Un protocole extrêmement strict. Hier après-midi, le gouvernement a invité des photographes de presse afin de réaliser un cliché des nouveaux ministres de Jean Castex. Dans une série de messages publiés sur Twitter, Corentin Fohlen, photoreporter et présent pour le journal "Libération", raconte ce jeudi sa mauvaise expérience lors de la séance photo. "La chance de pouvoir travailler en commande et d'autant plus pour un journal comme 'Libé", c'est de pouvoir refuser le jeu du pouvoir et de la com", a-t-il écrit en préambule.
"Je n'étais pas venu à l'Elysée depuis 2012. A l'époque, sous Sarkozy, les photographes étaient encore considérés et pouvaient travailler. La sécurité et le service de presse nous respectaient a minima. Une certaine idée de l'image politique existait", a déclaré Corentin Fohlen. Et de relater : "Hier a eu lieu la traditionnelle photo du nouveau gouvernement Castex.
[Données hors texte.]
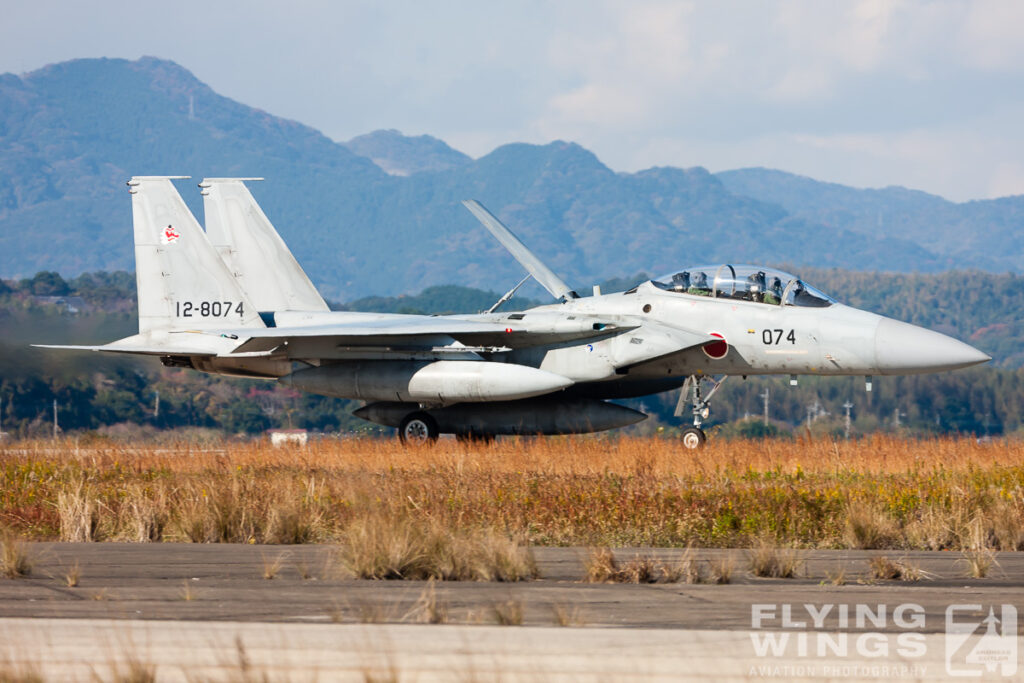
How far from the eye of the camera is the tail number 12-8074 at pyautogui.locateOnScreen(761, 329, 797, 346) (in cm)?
1845

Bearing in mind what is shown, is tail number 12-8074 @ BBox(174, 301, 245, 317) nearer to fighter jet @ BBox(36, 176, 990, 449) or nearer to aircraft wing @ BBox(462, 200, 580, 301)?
fighter jet @ BBox(36, 176, 990, 449)

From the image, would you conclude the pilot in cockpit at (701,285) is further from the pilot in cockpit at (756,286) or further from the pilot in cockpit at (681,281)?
the pilot in cockpit at (756,286)

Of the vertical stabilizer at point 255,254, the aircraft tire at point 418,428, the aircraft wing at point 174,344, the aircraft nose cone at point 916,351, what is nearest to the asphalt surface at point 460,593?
the aircraft nose cone at point 916,351

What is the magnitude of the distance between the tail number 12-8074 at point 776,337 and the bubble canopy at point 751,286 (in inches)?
19.1

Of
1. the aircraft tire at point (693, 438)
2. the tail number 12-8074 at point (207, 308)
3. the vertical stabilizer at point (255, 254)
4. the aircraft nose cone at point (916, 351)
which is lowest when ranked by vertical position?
the aircraft tire at point (693, 438)

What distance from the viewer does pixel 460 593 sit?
27.8 ft

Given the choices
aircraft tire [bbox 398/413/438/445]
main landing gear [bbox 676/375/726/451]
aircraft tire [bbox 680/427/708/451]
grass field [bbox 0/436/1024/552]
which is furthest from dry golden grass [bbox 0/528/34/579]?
aircraft tire [bbox 398/413/438/445]

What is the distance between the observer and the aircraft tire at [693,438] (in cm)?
1848

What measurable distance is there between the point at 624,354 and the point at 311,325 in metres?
5.49

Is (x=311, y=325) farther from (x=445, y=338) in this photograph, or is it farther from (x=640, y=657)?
(x=640, y=657)

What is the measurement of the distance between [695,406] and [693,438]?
2.05ft

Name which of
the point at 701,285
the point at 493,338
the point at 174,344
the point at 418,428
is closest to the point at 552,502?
the point at 701,285

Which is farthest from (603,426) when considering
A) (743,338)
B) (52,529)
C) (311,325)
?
(52,529)

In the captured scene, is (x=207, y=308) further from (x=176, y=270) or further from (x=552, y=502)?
(x=552, y=502)
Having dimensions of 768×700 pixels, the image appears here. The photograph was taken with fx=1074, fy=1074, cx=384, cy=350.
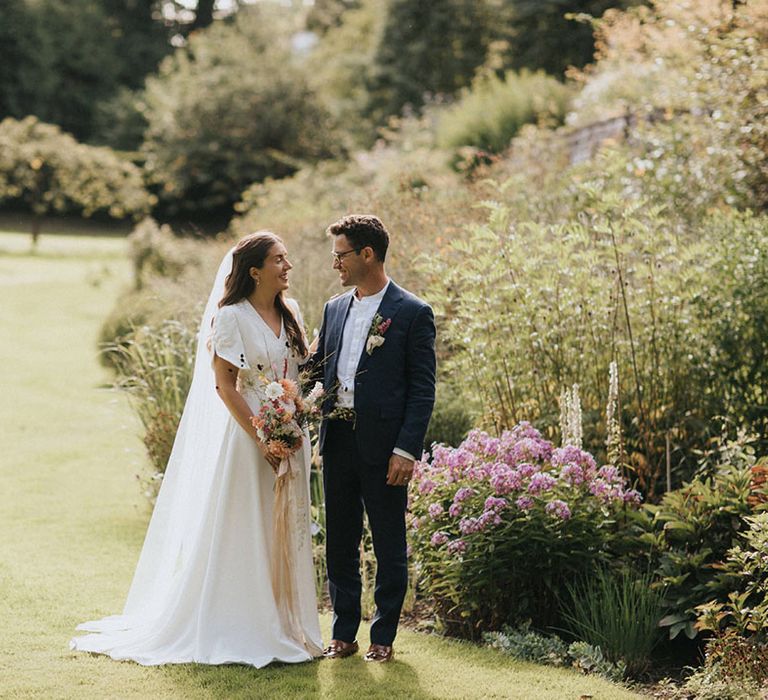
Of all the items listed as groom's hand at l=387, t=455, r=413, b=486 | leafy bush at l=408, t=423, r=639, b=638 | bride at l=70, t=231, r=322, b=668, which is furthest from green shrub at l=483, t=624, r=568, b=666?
groom's hand at l=387, t=455, r=413, b=486

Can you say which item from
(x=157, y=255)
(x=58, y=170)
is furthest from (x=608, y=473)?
(x=58, y=170)

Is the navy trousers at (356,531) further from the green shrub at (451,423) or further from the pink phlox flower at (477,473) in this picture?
the green shrub at (451,423)

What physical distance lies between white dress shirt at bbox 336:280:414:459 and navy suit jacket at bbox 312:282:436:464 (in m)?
0.04

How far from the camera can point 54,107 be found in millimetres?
33594

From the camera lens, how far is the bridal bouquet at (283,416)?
448 cm

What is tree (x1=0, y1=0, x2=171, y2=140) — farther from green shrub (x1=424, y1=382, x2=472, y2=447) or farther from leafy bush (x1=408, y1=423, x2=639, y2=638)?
leafy bush (x1=408, y1=423, x2=639, y2=638)

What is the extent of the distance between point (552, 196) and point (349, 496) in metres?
5.80

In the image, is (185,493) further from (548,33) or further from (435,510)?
(548,33)

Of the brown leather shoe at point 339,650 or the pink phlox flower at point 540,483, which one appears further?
the pink phlox flower at point 540,483

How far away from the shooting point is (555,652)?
16.1 feet

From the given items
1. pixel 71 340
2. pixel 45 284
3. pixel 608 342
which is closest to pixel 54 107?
pixel 45 284

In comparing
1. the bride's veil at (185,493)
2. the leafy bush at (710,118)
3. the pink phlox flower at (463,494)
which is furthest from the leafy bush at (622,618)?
the leafy bush at (710,118)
On nous convoque dès 10h30. En patientant sous un soleil de plomb, j'ai le temps de m'informer auprès des confrères, habitués du protocole 'à la Macron'. Dorénavant, au Palais, il n'existe plus aucune liberté de photographier". Il a ainsi expliqué que désormais le photographe était "un pion de la communication", "gentiment encadré par de jeunes communicants" et "rudement recadré par des colosses de la sécurité".
"Après deux heures d'attente" au soleil, le photographe de "Libération" a raconté avoir ensuite patienté "dix minutes dans un salon doré", "encadré par six ou sept jeunes loups dont (il) ne comprenait pas le rôle". "Puis les portes s'ouvrent. 'Vous avez 45 secondes'. La dizaine de photographes s'élance pour se loger derrière un cordon et des piquets", a-t-il poursuivi, décrivant des "ministres figés", "immobiles", comme "des pantins" : "Le gouvernement a été positionné en avance sur une estrade afin d'éviter les scènes de maladresses qui faisaient autrefois le bonheur des preneurs d'images".
Par la suite, Corentin Fohlen a précisé être "sorti du champ rigide de la photo de classe", "pour tenter de s'éloigner sur le côté". "Un garde du corps me suit de près. Le temps imparti est terminé, aucun ministre n'a bougé d'un cil. Absurdité d'une scène totalement aseptisée", a-t-il glissé. Un membre du service de communication a alors ordonné aux ministres de "ne pas bouger" pour ne pas immortaliser de "faux pas", a raconté le photographe. "Nous sommes bousculés afin d'arrêter de photographier. Des mains se plaquent brutalement sur mon appareil photo. Je réponds au cerbère que je suis en droit de choisir quoi shooter", a-t-il enchaîné. Et d'indiquer que "deux officiers de sécurité" ont exigé son identité et sa carte de presse à la sortie : "'Vous allez voir si vous pouvez faire ce que vous voulez à l'Elysée', me balancent-ils d'un ton hautain et menaçant."
S'il a confirmé que certains confrères l'avaient défendu, il a souligné que leur intervention était "discrète" : "Ils tiennent à leur place et leur job. Je les comprends". "Le gouvernement a changé, mais les méthodes de l'ère Macron perdurent. Je ne suis pas sûr de pouvoir revenir de si tôt au Château", a conclu Corentin Fohlen, qui a publié quatre clichés sur lesquels on peut voir les agents de sécurité obstruer son appareil photo.